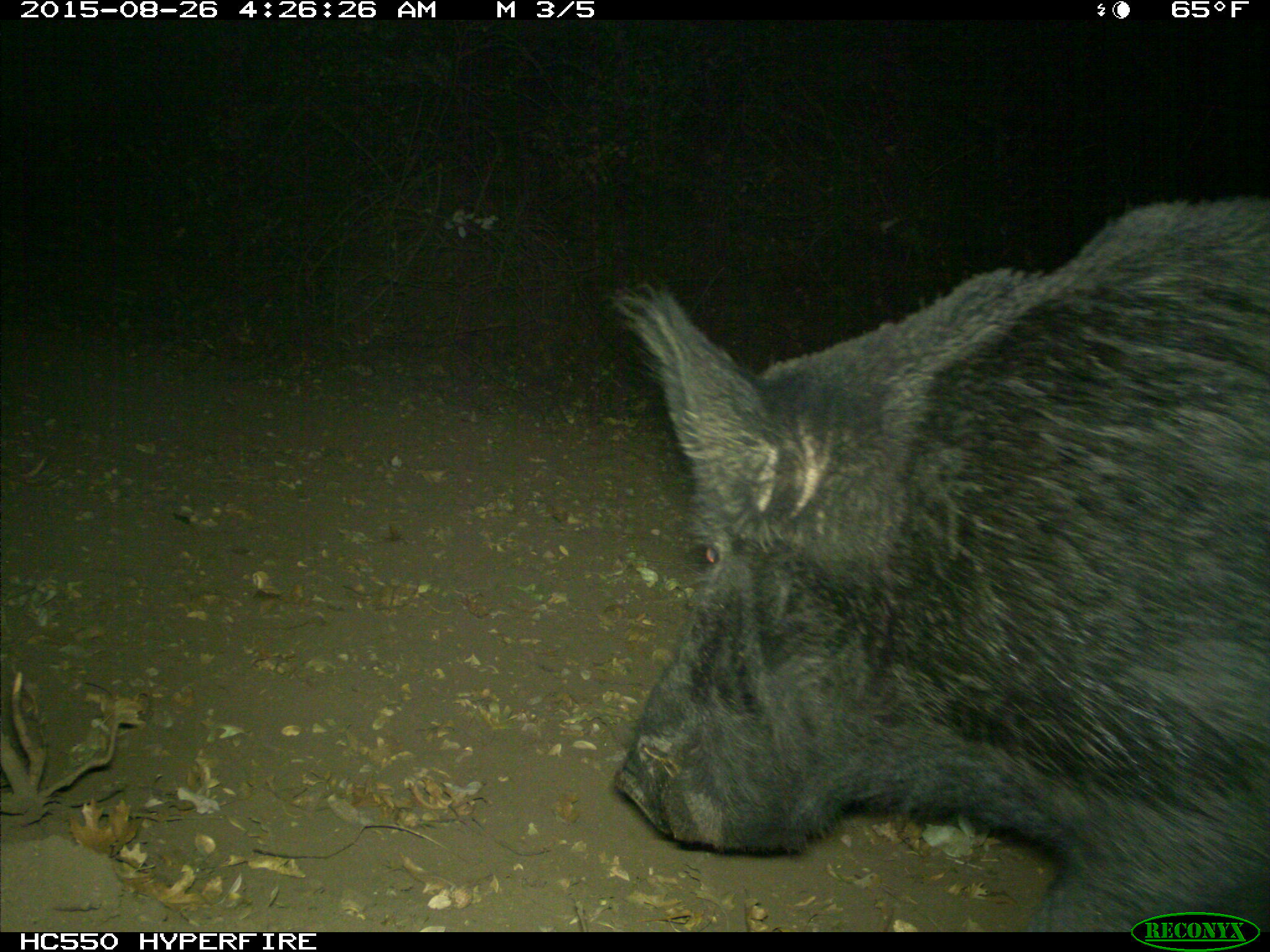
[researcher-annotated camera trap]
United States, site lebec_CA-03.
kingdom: Animalia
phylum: Chordata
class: Mammalia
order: Artiodactyla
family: Suidae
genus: Sus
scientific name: Sus scrofa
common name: wild boar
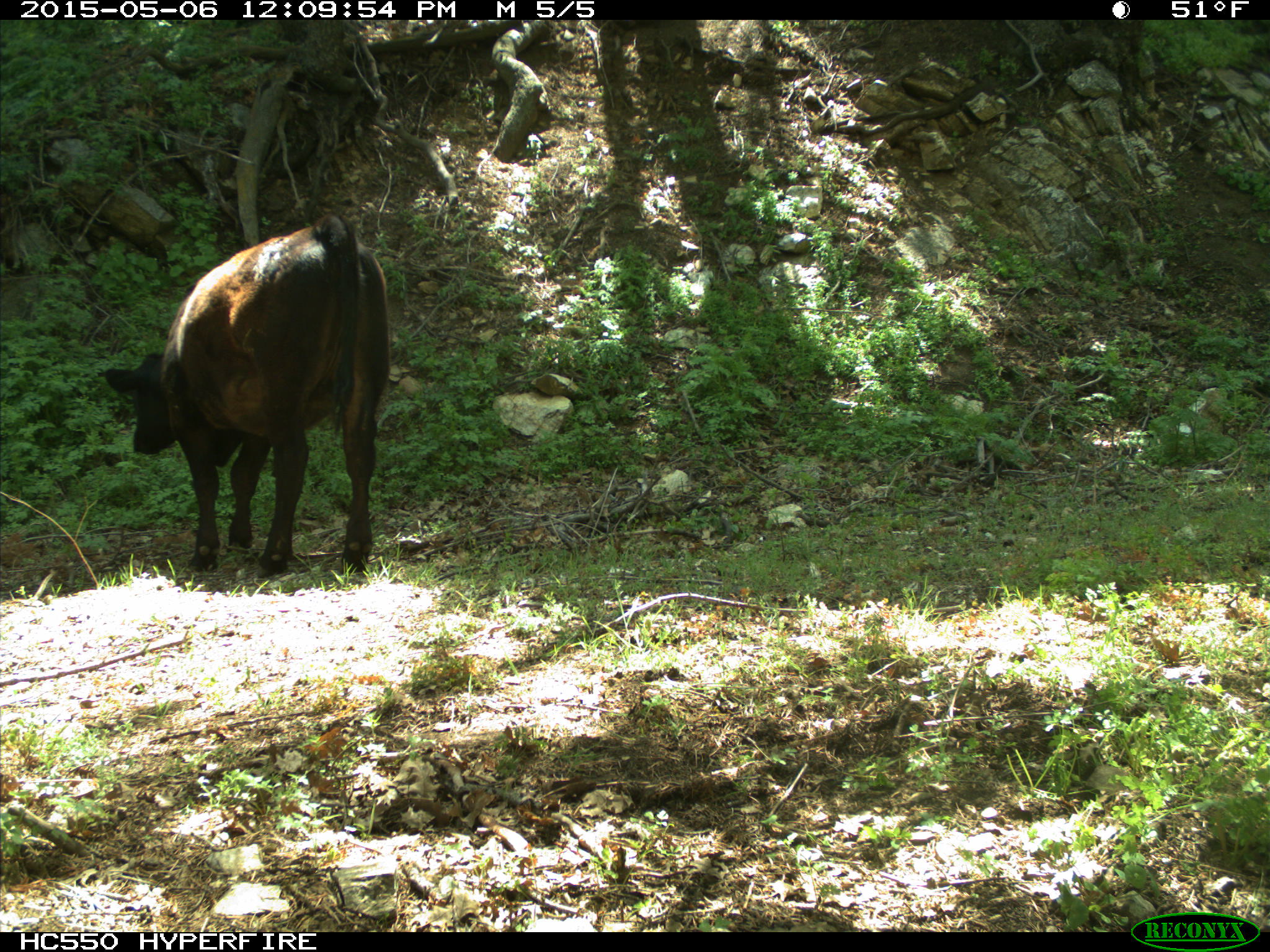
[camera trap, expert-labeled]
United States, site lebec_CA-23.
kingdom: Animalia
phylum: Chordata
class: Mammalia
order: Artiodactyla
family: Bovidae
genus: Bos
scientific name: Bos taurus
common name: domestic cow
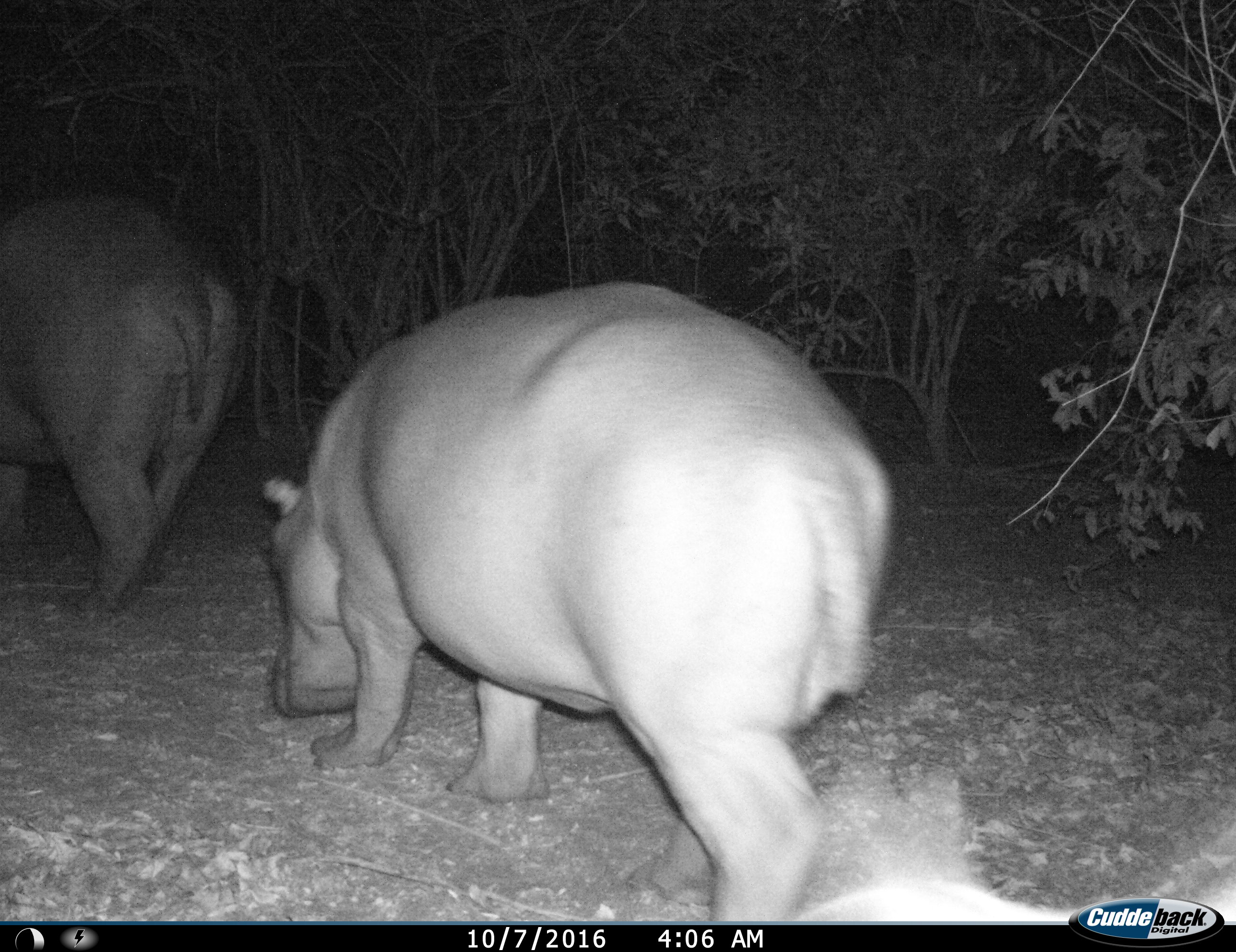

──────────────────────────────

*Try it:* Check each line of the listing above, and copy it if it contains the word "name".

*Task response:*
scientific name: Sus scrofa
common name: wild boar
scientific name: Bos taurus
common name: domestic cow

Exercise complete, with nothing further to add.